## Exercise requirements
a) Repeat the passage of the Pandas memory thread word for word, starting at "I have no idea" and ending at "STAR2013=pd.read_csv(z.open(STAR2013fileName))".
b) Reproduce the entries verbatim, starting at the line containing "Ordered from closest" and ending at the final line of the entries.

Python Pandas Merge Causing Memory Overflow - python

I'm new to Pandas and am trying to merge a few subsets of data. I'm giving a specific case where this happens, but the question is general: How/why is it happening and how can I work around it?
The data I load is around 85 Megs or so but I often watch my python session run up close to 10 gigs of memory usage then give a memory error.
I have no idea why this happens, but it's killing me as I can't even get started looking at the data the way I want to.
Here's what I've done:
Importing the Main data
import requests, zipfile, StringIO
import numpy as np
import pandas as pd
STAR2013url="http://www3.cde.ca.gov/starresearchfiles/2013/p3/ca2013_all_csv_v3.zip"
STAR2013fileName = 'ca2013_all_csv_v3.txt'
r = requests.get(STAR2013url)
z = zipfile.ZipFile(StringIO.StringIO(r.content))
STAR2013=pd.read_csv(z.open(STAR2013fileName))
Importing some Cross Cross Referencing Tables
STARentityList2013url = "http://www3.cde.ca.gov/starresearchfiles/2013/p3/ca2013entities_csv.zip"
STARentityList2013fileName = "ca2013entities_csv.txt"
r = requests.get(STARentityList2013url)
z = zipfile.ZipFile(StringIO.StringIO(r.content))
STARentityList2013=pd.read_csv(z.open(STARentityList2013fileName))

## Records for this task

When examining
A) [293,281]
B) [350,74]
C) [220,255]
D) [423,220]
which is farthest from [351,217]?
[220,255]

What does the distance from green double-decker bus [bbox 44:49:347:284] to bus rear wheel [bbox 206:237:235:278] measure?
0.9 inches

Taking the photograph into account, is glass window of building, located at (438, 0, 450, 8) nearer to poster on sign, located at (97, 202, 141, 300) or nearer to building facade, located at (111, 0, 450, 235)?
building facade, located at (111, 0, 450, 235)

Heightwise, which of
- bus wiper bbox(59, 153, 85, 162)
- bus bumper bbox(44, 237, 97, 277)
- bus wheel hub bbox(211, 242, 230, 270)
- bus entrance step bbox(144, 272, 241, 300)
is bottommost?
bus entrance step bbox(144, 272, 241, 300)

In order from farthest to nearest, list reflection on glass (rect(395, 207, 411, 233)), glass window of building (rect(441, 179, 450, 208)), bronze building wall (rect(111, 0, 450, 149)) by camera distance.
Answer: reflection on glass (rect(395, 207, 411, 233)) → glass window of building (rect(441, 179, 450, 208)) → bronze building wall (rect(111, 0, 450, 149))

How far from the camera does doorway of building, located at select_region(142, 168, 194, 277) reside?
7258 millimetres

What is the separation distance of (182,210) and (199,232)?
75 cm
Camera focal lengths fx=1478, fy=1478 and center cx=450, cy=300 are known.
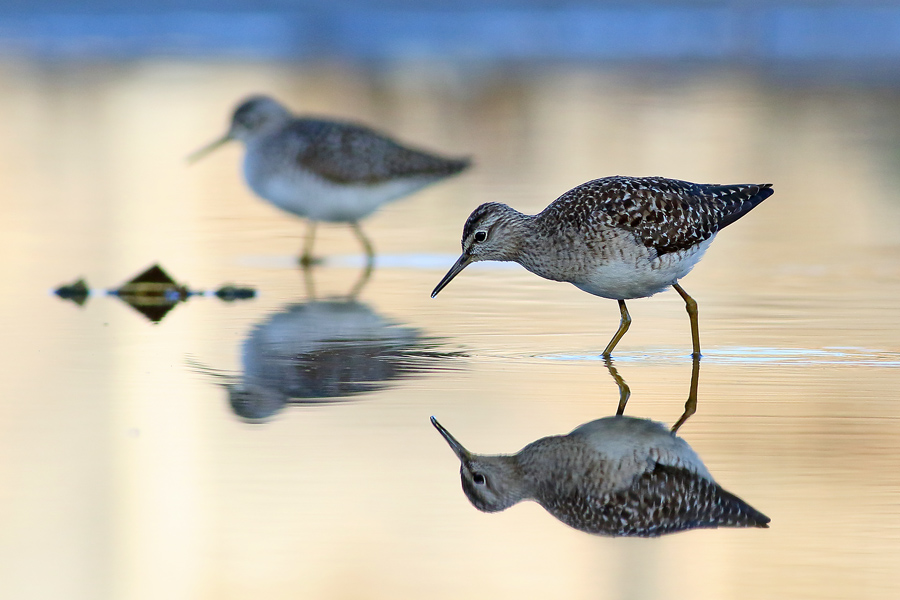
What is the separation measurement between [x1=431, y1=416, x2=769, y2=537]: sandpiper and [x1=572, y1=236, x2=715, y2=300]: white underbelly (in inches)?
57.4

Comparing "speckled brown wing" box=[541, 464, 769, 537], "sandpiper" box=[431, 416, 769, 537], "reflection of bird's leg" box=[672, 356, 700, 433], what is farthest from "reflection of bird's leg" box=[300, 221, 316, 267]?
"speckled brown wing" box=[541, 464, 769, 537]

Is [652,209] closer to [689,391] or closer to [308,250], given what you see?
[689,391]

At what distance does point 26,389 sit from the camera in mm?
7016

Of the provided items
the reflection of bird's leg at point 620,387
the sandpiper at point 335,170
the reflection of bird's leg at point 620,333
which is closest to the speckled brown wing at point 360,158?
the sandpiper at point 335,170

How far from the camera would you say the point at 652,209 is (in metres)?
7.73

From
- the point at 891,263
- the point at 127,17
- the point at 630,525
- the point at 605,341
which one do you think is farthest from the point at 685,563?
the point at 127,17

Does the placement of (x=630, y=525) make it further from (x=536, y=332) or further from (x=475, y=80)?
(x=475, y=80)

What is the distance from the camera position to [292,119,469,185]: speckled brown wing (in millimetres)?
11828

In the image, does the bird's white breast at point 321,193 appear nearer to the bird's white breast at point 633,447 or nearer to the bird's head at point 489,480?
the bird's white breast at point 633,447

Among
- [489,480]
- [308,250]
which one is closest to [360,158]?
[308,250]

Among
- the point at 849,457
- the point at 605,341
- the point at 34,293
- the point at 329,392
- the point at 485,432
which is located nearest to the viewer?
the point at 849,457

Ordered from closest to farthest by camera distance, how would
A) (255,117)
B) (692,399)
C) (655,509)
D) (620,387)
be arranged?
1. (655,509)
2. (692,399)
3. (620,387)
4. (255,117)

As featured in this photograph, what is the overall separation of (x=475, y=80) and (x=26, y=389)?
1924cm

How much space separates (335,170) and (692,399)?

## The replies
a)
I have no idea why this happens, but it's killing me as I can't even get started looking at the data the way I want to.
Here's what I've done:
Importing the Main data
import requests, zipfile, StringIO
import numpy as np
import pandas as pd
STAR2013url="http://www3.cde.ca.gov/starresearchfiles/2013/p3/ca2013_all_csv_v3.zip"
STAR2013fileName = 'ca2013_all_csv_v3.txt'
r = requests.get(STAR2013url)
z = zipfile.ZipFile(StringIO.StringIO(r.content))
STAR2013=pd.read_csv(z.open(STAR2013fileName))

b)
Ordered from closest to farthest by camera distance, how would
A) (255,117)
B) (692,399)
C) (655,509)
D) (620,387)
be arranged?
1. (655,509)
2. (692,399)
3. (620,387)
4. (255,117)

As featured in this photograph, what is the overall separation of (x=475, y=80) and (x=26, y=389)?
1924cm

How much space separates (335,170) and (692,399)?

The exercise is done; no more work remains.